- **課題内容**: テングザルについての掲載本文のうち、「頭胴長(体長)」で始まる段落を、主な数値と特徴を残して箇条書きに改めてください。

- **掲載本文**:
テングザル (天狗猿[ 8] 、学名 : Nasalis larvatus )は、霊長目オナガザル科テングザル属に分類されるサル。本種のみでテングザル属を構成する[ 4] 。
分布
ボルネオ島 (インドネシア 、ブルネイ 、マレーシア )[ 1]
形態
頭胴長(体長 )オス66 - 76.2センチメートル、メス53.3 - 60.9センチメートル[ 3] 。尾長オス66 - 67センチメートル、メス55 - 62センチメートル[ 6] 。体重 オス21.2キログラム、メス10キログラム[ 3] [ 6] 。胴体は赤褐色、頬や尻・四肢・尾は淡灰色[ 4] 。
指趾の間には水かきがある[ 6] 。鼻は長く伸びる[ 6] 。属名Nasalis はラテン語の「鼻」に由来し。種小名larvatus は「仮面をつけた」の意[ 4] 。

- **抽出情報**:
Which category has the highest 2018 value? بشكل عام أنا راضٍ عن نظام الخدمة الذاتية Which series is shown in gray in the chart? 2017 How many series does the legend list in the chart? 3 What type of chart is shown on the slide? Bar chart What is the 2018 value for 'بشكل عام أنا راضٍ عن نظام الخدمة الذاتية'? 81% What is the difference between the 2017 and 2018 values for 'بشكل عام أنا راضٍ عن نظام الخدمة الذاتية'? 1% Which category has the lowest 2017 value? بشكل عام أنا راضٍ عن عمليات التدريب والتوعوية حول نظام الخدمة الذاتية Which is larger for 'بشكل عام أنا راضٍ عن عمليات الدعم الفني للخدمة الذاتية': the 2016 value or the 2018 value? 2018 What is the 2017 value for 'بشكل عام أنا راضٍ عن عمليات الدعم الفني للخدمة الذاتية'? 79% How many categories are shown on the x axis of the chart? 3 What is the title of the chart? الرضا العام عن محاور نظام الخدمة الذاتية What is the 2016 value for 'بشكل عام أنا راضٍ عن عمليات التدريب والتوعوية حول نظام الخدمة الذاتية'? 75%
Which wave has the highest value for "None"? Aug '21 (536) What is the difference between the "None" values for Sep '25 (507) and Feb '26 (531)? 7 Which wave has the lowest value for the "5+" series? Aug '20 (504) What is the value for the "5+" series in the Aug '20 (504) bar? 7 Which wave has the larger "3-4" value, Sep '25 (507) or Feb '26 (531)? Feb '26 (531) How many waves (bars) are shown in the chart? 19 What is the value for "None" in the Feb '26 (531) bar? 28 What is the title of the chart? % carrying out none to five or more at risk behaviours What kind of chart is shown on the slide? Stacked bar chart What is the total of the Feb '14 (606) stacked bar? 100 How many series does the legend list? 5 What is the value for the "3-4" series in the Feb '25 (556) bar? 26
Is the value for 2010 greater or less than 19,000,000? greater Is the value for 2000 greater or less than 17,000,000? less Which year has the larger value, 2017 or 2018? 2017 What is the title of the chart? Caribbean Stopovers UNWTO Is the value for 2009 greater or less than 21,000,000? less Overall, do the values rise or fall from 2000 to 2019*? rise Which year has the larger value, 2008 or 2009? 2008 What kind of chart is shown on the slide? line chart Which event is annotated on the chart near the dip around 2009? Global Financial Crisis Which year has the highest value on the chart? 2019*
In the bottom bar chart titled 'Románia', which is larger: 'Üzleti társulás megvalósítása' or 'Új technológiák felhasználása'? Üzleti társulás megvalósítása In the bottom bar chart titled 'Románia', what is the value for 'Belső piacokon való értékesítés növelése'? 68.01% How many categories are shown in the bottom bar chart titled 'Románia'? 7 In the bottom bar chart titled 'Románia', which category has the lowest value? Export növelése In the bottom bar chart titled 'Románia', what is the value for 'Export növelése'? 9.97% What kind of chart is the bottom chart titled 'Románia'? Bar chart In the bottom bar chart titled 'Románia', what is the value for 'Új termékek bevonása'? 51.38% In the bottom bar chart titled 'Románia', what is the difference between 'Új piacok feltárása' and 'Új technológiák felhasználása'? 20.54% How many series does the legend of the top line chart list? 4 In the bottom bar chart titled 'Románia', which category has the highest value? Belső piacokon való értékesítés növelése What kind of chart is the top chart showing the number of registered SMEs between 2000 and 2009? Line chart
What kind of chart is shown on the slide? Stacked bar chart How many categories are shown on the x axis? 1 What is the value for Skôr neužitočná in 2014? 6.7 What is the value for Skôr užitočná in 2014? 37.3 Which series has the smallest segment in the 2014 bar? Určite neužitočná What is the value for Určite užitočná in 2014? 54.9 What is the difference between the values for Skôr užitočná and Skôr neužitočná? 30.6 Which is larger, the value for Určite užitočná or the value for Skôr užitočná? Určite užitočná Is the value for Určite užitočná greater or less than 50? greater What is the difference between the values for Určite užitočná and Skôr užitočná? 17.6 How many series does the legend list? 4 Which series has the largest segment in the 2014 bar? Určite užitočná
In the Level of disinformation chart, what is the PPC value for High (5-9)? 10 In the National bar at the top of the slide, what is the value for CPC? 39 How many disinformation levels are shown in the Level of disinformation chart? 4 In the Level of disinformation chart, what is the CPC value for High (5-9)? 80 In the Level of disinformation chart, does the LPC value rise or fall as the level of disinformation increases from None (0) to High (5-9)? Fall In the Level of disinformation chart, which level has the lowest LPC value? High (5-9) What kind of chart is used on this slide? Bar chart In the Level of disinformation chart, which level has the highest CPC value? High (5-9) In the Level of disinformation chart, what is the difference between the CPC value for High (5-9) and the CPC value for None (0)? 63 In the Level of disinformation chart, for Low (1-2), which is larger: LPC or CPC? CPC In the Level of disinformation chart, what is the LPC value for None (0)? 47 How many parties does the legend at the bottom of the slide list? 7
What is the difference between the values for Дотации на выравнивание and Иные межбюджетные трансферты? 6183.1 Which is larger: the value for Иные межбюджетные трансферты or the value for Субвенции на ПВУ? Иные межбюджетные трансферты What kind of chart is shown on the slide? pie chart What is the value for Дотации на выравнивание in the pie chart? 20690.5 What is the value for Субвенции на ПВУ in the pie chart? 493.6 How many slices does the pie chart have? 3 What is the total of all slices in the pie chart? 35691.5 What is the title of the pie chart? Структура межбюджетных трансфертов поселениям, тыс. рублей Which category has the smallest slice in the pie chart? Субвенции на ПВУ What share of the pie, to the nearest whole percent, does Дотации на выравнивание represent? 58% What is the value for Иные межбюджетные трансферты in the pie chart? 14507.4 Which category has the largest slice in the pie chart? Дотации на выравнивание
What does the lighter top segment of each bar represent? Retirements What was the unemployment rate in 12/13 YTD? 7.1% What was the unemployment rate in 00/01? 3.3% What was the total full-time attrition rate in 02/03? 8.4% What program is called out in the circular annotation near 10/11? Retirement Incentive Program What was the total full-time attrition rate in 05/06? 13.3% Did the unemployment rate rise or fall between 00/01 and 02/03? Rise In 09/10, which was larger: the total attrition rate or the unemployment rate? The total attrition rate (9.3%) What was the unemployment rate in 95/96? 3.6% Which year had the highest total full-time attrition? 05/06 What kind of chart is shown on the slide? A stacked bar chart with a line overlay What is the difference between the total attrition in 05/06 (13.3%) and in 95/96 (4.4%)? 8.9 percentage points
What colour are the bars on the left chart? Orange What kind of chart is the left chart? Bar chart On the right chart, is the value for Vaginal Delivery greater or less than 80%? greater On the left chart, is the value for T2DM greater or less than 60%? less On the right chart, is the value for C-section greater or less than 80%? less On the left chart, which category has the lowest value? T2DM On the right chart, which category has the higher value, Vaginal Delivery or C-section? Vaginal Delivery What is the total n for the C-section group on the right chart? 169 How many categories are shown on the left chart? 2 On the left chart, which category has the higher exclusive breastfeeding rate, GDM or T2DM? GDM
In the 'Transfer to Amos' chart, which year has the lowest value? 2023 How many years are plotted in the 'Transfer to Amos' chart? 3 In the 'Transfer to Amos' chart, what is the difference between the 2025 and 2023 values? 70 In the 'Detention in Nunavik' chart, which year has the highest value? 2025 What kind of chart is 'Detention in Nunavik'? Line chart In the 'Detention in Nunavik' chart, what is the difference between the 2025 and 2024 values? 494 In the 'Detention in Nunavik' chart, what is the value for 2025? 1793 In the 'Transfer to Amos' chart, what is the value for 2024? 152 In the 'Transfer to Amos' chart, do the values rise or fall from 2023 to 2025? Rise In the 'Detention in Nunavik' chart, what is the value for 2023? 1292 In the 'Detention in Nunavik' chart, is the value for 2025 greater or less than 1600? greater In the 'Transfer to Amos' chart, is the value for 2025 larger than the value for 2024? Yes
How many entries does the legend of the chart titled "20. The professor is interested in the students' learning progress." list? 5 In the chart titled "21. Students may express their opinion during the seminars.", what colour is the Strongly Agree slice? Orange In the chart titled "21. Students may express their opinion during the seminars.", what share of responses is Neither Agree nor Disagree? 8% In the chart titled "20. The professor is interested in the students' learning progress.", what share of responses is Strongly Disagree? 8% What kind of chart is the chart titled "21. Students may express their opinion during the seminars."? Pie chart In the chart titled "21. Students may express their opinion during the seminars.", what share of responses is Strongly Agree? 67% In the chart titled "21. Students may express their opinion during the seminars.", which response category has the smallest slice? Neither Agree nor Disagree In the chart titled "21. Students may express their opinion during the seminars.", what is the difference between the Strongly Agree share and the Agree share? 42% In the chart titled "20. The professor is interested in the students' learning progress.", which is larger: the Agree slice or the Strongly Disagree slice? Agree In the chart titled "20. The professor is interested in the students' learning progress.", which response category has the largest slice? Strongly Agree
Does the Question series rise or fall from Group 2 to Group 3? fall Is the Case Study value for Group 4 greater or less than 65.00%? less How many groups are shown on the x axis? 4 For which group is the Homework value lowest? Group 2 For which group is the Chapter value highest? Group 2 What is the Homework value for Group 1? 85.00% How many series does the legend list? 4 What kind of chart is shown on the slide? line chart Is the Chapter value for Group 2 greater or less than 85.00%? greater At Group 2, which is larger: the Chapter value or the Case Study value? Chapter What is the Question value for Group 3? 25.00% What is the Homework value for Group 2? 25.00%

- **解答**:
- 頭胴長:オス66~76.2センチメートル、メス53.3~60.9センチメートル
- 尾長:オス66~67センチメートル、メス55~62センチメートル
- 体重:オス21.2キログラム、メス10キログラム
- 体色:胴体は赤褐色、頬・尻・四肢・尾は淡灰色